My question is should I also be looking at the inflation values for the 'x' variable (H2OSOI) that goes into the calculation of the forward operator? Clearly this variable is also inflated and could influence the regression relationship between the expected and unobserved states of soil moisture. Because this 'x' variable is set to NO_COPY_BACK the inflation values stay at 1, but I could just as easily set to UPDATE, so the inflation values are written out.
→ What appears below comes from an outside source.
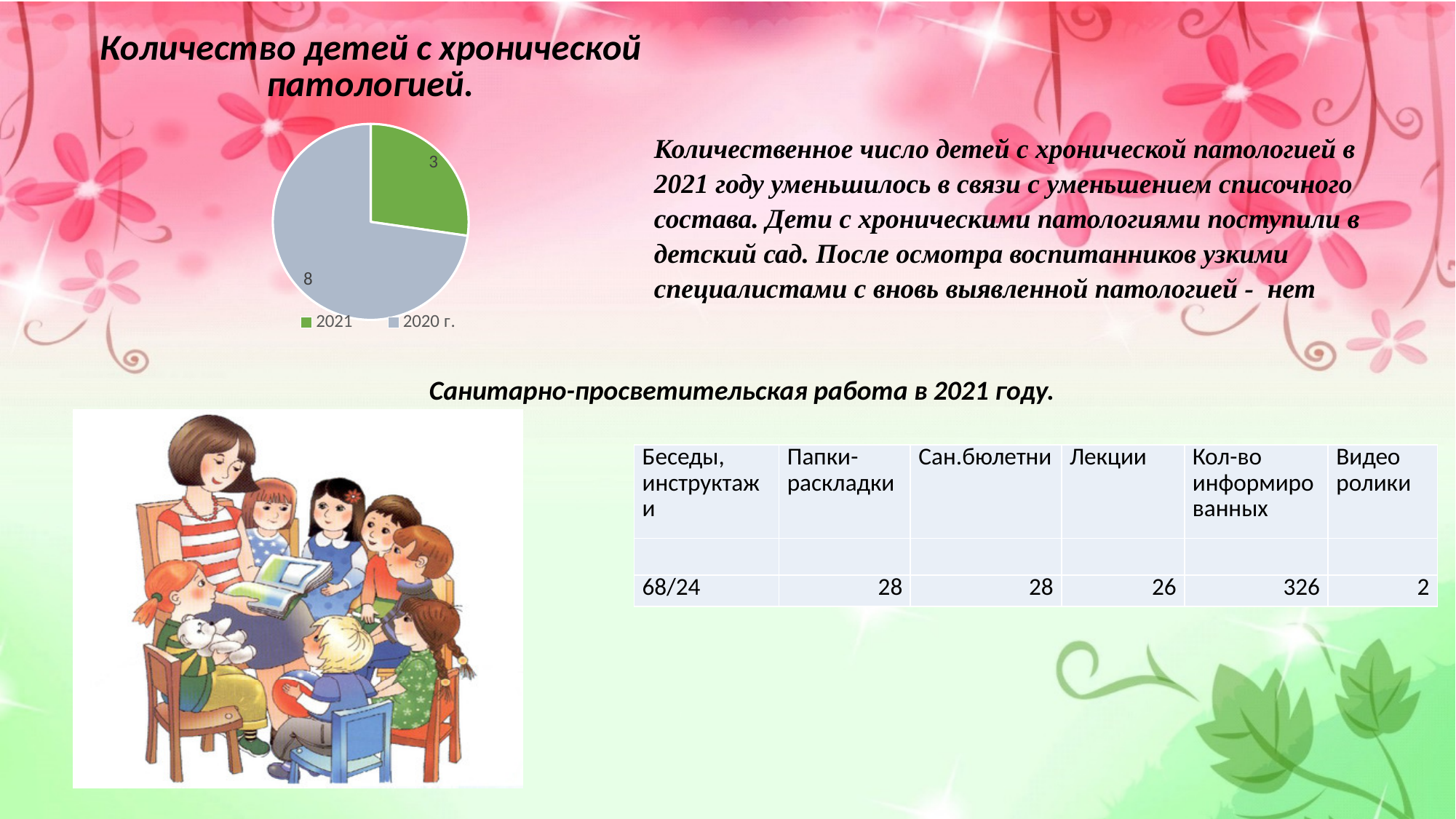
How many slices does the pie chart have? 2 What is the title of the pie chart? Количество детей с хронической патологией. What is the value for 2020 г. in the pie chart? 8 What is the value for 2021 in the pie chart? 3 What is the total of the values shown in the pie chart? 11 Which category has the largest slice in the pie chart? 2020 г. What is the difference between the values for 2020 г. and 2021 in the pie chart? 5 What colour is the 2021 slice in the pie chart? green Which is larger in the pie chart, the value for 2021 or the value for 2020 г.? 2020 г. How many entries does the legend of the pie chart list? 2 What kind of chart is shown on the slide? pie chart Which category has the smallest slice in the pie chart? 2021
Scientifically -- its also not clear to me if the inflation for this 'x' variable should be preserved across assimilation cycles. Because H2OSOI is a function of H2OSOI_LIQ, the inflation applied to H2OSOI_LIQ also influences H2OSOI through the model integration. So maybe it doesn't matter and I shouldn't worry about it at all? Not sure.

hkershaw-brown commented 2 weeks ago

note from standup Nov 7th 2024: Brett, jla, Moha to meet on inflation behaviour requirements.